It would be some small comfort to those who mourn Jane Bishop to know that her death spurred some action on making city streets safer for cyclists.
Bishop died in November 2010 after falling under a truck on Tamaki Dr after her cycle struck Glenn Becker, who had just opened his car door.
Becker was acquitted this week of a charge of careless use of a motor vehicle causing death, a verdict that seemed consistent with the evidence. As the tireless spokeswoman for the Cycle Action lobby group, Barbara Cuthbert, remarked, he was "the fall guy" for an inadequate piece of roading, as surely as Jane Bishop was the victim.
Not all drivers are as blameless; as the city's intrepid cycling community will ruefully attest, door are flung open in their paths every day. With a little luck, the wide coverage of this incident and its legal aftermath will make all drivers look out for cyclists a little more closely, but stupidity can never be eradicated - least of all by regulation. What can be improved is the road network that motorists and cyclists share.
What emerges clearly from this sorry affair is that the "pinch-point" piece of road where Jane Bishop died was an accident waiting to happen. The space between the line of moving traffic and the line of parked cars at that point was, on November 17, 2010, just wide enough to accommodate both Glenn Becker and Jane Bishop, but there was no margin for the error that, in this case, proved fatal.
Within two days of the death, the pinch-point problem was solved by the removal of some parking spaces, but council officials had been told about it for years and have yet to explain, much less apologise for, their inaction which in other jurisdictions would see them civilly, if not criminally, liable.
The idea that an audit of such danger spots on popular cycling routes (followed by their immediate improvement) should be simply the first step in setting up a comprehensive system of cycle paths around the isthmus may seem radical to many Aucklanders.
In discussions of public transport, we are accustomed to shrugging our shoulders and saying that this is a car city.
But such a defeatist response ignores such projections as those in a Transport Ministry report published this week, which predicts midday traffic jams within 20 years.
Cyclists, in particular those who commute, are not obscure oddball hobbyists; they are the trailblazers of a transport future whom we should applaud and accommodate.

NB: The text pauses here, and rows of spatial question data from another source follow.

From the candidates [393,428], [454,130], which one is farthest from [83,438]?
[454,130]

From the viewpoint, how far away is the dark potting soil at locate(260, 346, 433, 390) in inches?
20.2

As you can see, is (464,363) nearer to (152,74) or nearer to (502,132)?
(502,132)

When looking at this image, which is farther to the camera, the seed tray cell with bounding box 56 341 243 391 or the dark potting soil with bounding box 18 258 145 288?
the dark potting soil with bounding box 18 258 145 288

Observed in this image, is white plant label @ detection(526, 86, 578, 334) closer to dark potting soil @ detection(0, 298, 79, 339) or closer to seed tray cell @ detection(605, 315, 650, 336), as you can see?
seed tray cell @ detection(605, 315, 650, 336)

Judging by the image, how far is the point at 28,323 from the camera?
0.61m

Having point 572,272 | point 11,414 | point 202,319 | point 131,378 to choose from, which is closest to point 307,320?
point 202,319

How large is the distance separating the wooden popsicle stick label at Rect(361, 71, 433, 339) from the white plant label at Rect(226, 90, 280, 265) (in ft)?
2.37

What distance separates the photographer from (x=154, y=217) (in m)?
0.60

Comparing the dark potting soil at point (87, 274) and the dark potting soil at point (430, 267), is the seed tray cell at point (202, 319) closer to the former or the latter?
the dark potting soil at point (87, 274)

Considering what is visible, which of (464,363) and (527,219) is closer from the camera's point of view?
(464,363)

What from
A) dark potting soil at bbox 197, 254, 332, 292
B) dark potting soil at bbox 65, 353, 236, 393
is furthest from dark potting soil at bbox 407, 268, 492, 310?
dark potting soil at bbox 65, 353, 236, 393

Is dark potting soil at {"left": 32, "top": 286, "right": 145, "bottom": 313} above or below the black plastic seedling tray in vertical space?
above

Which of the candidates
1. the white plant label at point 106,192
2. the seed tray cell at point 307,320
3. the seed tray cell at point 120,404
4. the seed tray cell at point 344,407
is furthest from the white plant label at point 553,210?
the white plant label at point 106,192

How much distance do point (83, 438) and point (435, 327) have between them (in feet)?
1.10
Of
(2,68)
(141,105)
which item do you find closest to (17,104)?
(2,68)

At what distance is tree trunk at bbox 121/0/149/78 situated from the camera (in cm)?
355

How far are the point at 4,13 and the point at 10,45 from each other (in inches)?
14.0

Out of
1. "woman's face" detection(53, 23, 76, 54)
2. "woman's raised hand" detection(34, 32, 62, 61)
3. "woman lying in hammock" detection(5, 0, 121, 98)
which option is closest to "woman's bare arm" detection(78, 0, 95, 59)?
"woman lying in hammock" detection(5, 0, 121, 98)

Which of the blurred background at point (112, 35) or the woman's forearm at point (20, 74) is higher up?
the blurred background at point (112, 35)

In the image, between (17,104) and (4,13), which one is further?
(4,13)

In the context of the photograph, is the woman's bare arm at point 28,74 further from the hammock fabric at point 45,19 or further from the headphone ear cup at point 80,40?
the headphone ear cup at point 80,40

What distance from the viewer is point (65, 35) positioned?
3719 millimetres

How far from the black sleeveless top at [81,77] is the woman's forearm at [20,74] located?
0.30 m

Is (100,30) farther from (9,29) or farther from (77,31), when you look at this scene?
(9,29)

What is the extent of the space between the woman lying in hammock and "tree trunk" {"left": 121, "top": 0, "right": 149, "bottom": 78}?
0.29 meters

Those riders whose fluoro backpack-covers ungrammatically proclaim they mean "one less car" on the road are stating a literal truth: each cyclist contributes to easing congestion and competition for parking and they deserve to be treated with gratitude.
Yet our roading network is a hostile environment for cyclists. Lane systems that allow traffic either to turn right or go straight ahead make it impossible for a cyclist to choose a line that is guaranteed not to come into conflict with cars. And cycle lanes, where they exist at all, are narrow and not separated from the carriageway by raised kerbing.
It is commonly believed that the great "cycle cities" of Europe, notably in the Netherlands, have always been that way. Motorists are required by strict (and strictly enforced) law to make life easy for cyclists.
But in fact the cycle culture that grew up in the early 20th century, when bikes hugely outnumbered cars, was swept away by a wave of increased car ownership in the prosperous postwar years. It was only furious public pressure after many cyclist deaths, and then the 70s spikes in oil prices, that forced the wholesale building of wide, isolated cycleways.
It is well past time that we followed the Dutch example. It does not require great capital investment, just the appropriation of some existing carriageway, making dual-lane roads single-lane and cutting back roadside parking.
As cycling becomes safer, more people will saddle up. And fragile cyclists in snarls of traffic will live longer.
At the same time, some cyclists would do their cause a favour by displaying a bit more respect for the rules of the road. A bicycle is a vehicle under the law and if a cyclist wants to be defined as something other than a vehicle user, it takes no effort to dismount and become a pedestrian for a few moments.
They don't hold the Tour de France in heavy traffic. Rush-hour cyclists would do well to have rush-hour expectations.